Proprio dalla rubina epifania kerouackiana di Des Moines sembra muovere la penna cantautorale di Simone Romei, uno che – giusto per dare l’idea del personaggio – nel 2015 ha esordito con un disco eponimo stampato in cinquanta copie. Un tesoro volutamente nascosto e misconosciuto (che tesoro sarebbe, altrimenti?) in cui riservatezza ed introspezione fanno il paio con una cifra stilistica ben definibile e ben lontana dall’Italia: il folk prebellico, quello inglese a cavallo tra ’60 e ’70, l’american primitivism. Anche oggi, con il sophomoreLike Freshly Mown Grass”, graziato dall’illuminata ed illuminante produzione di Egle Sommacal ed impreziosito da un sostanzioso parco ospiti al servizio delle embrionali intuizioni chitarristiche di Romei, il quadro di riferimento non sembra cambiare più di tanto. Il violino di Emanuele Reverberi e il violoncello di Samuele Riva accarezzano con lirismo il fingerpicking drakeiano di “Afternoon Sun”, brano essenziale ma scritto ed interpretato molto bene: nelle successive proiezioni à la Glorytellers di “Happy Smiles” intervengono la shuti box di Mali Yea e il mandolino dello stesso Sommacal; “Crickets And Cicades” si muove infine al rallentatore, fra stridori di pentatoniche e soavi aperture armoniche, qualcosa tra Fahey e Kaki King (sebbene non a quel livello di elaborazione tecnica). Se l’omogeneità è ancora un pregio, Des Moines ne è uno dei suoi profeti contemporanei più acuti, anche quando il livello sale (il Drake di “Bryter Layter” imbastardato con suggestioni classiche sul lungo drone di tampura di “Wood Gathering”) o scende (la title track conclusiva, una lunga ed intensa strumentale che riassume gli umori dell’intero disco, è costruita con una tecnica di sovrapposizione di quadri singoli che dà ancora un’impressione collagistica troppo forte).

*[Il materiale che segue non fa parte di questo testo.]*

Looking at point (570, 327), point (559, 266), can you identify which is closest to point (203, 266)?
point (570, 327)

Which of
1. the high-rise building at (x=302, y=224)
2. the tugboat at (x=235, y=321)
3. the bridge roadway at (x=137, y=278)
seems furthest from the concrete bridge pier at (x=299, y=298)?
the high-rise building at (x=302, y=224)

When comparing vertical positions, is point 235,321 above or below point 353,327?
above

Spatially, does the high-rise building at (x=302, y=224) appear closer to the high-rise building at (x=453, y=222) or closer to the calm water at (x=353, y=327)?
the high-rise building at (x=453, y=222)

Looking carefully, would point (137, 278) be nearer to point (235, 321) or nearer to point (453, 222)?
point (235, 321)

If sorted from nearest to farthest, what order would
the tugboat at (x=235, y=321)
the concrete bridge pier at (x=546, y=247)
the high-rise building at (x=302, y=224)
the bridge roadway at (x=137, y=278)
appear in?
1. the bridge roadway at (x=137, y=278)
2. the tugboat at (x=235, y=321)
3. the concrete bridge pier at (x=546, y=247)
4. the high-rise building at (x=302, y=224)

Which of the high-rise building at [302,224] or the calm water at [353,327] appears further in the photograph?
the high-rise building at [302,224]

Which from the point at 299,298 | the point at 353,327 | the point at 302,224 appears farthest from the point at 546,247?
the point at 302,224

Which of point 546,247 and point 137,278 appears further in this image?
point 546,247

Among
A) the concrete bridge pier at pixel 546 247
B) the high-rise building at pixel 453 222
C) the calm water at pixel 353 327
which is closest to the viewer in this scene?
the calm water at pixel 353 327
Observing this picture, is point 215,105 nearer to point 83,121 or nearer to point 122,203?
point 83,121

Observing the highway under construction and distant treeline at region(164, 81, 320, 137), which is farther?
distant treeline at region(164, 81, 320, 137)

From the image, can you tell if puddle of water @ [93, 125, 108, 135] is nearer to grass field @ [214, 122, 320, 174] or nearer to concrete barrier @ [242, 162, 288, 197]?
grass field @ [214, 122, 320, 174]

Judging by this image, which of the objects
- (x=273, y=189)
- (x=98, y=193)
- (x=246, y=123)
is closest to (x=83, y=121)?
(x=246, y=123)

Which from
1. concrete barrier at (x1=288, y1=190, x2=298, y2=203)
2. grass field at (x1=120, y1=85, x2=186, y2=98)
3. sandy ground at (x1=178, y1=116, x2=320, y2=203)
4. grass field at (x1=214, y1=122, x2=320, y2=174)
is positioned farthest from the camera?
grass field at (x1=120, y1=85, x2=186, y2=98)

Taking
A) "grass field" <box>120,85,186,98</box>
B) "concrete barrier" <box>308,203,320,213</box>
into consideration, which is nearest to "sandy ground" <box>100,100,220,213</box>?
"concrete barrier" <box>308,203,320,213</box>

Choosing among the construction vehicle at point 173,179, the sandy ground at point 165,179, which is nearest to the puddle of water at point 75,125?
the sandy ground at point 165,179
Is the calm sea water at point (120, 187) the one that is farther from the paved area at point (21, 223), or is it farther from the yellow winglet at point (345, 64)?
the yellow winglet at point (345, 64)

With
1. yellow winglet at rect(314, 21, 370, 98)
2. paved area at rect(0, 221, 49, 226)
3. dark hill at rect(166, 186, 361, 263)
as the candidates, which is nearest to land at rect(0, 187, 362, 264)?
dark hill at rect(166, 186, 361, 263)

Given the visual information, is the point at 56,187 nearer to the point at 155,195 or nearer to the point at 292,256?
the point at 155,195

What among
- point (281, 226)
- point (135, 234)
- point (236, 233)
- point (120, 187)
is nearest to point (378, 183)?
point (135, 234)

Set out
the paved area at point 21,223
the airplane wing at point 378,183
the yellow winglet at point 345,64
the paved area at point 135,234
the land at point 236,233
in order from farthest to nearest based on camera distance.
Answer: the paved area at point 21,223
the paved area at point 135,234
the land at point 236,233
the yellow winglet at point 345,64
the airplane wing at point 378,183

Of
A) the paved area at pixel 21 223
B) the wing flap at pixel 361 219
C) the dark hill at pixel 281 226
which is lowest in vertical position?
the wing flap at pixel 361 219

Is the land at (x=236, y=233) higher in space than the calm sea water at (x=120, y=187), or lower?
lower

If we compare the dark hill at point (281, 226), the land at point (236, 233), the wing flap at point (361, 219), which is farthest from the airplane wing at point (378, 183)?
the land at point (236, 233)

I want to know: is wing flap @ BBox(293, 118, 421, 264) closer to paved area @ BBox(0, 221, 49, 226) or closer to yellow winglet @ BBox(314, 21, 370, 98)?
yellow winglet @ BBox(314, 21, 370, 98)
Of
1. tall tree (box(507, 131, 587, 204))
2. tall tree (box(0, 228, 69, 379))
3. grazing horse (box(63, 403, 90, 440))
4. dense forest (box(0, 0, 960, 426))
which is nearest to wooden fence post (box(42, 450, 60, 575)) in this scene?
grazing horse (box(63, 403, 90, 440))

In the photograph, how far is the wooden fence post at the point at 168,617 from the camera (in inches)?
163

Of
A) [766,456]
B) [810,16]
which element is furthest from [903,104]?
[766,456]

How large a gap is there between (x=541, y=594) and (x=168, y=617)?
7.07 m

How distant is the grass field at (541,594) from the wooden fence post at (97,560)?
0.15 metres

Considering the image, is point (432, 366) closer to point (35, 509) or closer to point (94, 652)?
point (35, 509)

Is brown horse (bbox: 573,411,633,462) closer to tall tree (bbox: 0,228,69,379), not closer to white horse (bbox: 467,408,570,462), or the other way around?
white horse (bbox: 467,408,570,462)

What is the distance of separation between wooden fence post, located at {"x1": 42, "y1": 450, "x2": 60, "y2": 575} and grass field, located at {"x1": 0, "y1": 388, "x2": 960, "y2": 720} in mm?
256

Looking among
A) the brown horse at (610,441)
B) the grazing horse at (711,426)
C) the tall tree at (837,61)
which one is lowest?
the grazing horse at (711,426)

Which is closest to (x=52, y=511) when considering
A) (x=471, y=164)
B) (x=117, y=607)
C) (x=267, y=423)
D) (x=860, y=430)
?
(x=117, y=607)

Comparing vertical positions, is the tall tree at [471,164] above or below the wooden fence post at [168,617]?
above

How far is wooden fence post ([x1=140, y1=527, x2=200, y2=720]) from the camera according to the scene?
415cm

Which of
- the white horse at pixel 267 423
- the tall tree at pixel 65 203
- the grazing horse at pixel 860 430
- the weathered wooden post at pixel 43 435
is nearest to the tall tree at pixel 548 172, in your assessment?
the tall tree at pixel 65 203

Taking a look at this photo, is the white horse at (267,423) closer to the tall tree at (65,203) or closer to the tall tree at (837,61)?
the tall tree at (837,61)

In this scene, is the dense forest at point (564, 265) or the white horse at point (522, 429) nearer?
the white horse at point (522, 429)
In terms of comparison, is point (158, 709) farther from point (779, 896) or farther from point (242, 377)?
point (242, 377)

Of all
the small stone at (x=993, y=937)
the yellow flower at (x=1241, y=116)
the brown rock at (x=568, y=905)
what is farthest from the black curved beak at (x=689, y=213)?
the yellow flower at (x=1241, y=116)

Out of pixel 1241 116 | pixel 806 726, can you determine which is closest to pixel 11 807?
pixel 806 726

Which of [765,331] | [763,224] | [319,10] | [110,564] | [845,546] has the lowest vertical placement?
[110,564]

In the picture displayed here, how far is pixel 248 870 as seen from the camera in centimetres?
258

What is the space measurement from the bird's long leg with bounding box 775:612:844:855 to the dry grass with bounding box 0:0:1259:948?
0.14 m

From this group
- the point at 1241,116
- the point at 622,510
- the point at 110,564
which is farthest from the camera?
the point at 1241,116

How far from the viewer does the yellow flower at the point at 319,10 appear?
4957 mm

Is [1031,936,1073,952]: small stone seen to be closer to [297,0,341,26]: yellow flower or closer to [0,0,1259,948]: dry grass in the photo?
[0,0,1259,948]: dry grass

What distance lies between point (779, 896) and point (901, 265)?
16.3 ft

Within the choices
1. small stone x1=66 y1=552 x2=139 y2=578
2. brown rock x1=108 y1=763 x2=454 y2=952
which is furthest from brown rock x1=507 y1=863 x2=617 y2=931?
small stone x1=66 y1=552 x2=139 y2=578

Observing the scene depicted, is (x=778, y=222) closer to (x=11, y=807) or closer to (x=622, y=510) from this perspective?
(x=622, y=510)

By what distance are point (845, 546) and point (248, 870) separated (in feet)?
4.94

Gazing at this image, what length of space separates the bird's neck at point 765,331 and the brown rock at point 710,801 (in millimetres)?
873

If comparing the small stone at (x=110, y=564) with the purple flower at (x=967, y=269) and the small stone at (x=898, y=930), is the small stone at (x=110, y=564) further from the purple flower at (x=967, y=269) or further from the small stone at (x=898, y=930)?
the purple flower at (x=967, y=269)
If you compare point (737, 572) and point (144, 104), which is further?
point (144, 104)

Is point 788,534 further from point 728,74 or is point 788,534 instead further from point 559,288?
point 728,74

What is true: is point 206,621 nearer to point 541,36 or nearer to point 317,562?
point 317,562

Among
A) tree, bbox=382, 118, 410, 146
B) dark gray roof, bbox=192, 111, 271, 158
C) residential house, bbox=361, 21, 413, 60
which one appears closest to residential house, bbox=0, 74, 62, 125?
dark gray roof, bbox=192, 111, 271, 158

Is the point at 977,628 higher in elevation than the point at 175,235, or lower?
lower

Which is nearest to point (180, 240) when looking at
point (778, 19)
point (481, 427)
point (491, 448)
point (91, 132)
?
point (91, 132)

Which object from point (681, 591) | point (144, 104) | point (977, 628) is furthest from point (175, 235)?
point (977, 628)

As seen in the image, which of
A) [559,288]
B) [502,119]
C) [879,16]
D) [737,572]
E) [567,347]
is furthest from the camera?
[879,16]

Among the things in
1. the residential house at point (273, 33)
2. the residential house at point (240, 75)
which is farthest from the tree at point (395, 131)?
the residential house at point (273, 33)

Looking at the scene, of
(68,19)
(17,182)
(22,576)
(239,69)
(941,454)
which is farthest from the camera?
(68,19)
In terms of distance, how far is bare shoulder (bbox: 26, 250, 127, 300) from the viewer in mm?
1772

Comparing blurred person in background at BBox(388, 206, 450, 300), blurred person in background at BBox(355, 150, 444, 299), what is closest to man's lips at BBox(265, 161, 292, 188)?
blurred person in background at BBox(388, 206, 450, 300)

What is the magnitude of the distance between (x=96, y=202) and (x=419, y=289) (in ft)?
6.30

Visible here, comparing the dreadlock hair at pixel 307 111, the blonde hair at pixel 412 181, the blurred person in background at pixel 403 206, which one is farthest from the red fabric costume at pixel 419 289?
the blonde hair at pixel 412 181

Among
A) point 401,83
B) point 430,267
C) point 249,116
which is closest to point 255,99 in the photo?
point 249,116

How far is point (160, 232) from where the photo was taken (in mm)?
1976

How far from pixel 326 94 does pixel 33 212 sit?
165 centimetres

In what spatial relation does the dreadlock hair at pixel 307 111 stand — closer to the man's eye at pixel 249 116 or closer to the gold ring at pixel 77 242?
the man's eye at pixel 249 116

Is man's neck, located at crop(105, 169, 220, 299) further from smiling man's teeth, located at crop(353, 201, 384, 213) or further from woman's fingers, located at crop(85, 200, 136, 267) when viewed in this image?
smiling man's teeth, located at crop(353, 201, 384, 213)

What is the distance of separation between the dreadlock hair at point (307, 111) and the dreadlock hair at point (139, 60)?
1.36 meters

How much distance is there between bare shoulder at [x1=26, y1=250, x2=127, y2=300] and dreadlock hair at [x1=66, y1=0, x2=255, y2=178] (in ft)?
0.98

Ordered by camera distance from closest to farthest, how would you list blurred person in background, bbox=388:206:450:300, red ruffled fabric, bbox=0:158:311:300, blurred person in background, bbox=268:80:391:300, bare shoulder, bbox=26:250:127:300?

È evidente che le sinestesie, le associazioni mentali, l’approccio sensoriale sono fattori determinanti ed imprescindibili per l’ascolto e l’assimilazione di dischi del genere, preziosi per ciò da cui sono messi in moto prima ancora che per ciò che mettono in moto. Alcuni scorci contrastivi (il passaggio da elegia romantica ad ecloga folk in “Daffodils”, la squillante sacralità di “Love In Vain” che cede il passo ad una narrazione del quotidiano) mettono semmai in evidenza che la voce, specialmente questa voce, è un elemento aggiuntivo sacrificabile all’economia di una scrittura di per sé già autonoma. Il terzo capitolo, in proiezione ideale, potrebbe assumere i crismi del classico contemporaneo.